Tuesday, September 7, 2010

Waiting for Dad


     I'm not working right now, as in getting a paycheck for services rendered. There's laundry to do and a house to clean and kids to care for, so there is work, but the rewards that accompany that kind of labor aren't reported on my tax returns. And since I'm unemployed (there, I said it), my kids see me a lot. They're not used to not seeing me. The other night I was out practicing for a gig I had coming up. I got home at an hour when my children are usually sound asleep. Marty said Julia, my 7 year old, was waiting up for me. I entered the girls' room and looked upon my kindergartner, Ella, zonked out, and Julia, semi-upright in her bed anticipating my arrival.
     "Hi, Daddy."
     "Hi, Babe. What are you doing?"
     "Nothing."
     "Were you waiting for me?"
     "Yes."
     "Okay. Good night."
     "Good night."
     After a bedtime smooch, she turned over and fell fast asleep.

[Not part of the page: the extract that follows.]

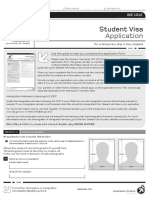 New Zealand Student Visa Application Form - InZ1012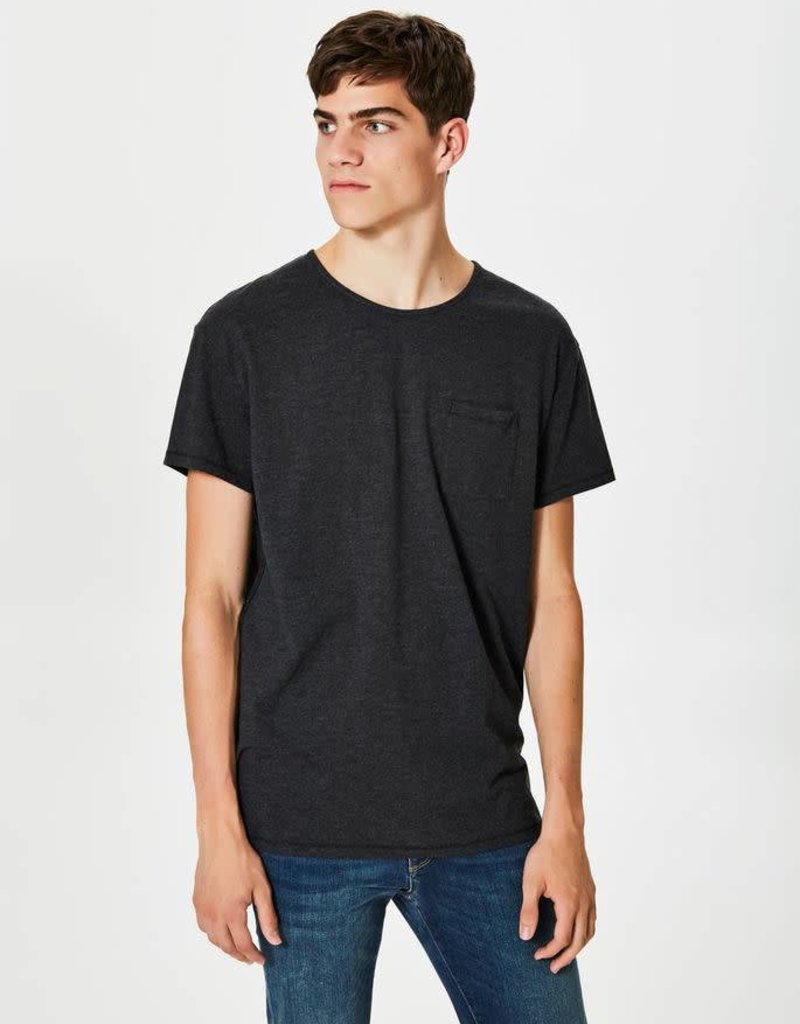 SELECTED SELECTED MEN'S O-NECK SS T-SHIRT 16057574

     That morning I had read Psalm 101. "I am finding my way down the road of right living, but how long before you show up?" (The Message). After tucking my daughter in, I discovered in this season of unemployment, I am just a kid trying to do the right things and now I am  semi-upright in my bed, patiently waiting for Dad. I'm reading, I'm praying, I'm talking to people who can give me insight into my future career, I'm finding my way, but how long before my Father shows up? And I don't really need Him to walk in the room and answer all my questions and hand me a job on a silver platter. I just need HIM, His presence, His assurance. I just need my Father to come home and tuck me in so I can turn over and sleep peacefully. Yet, as soon as I am aware of His presence, He is home...  and I can rest.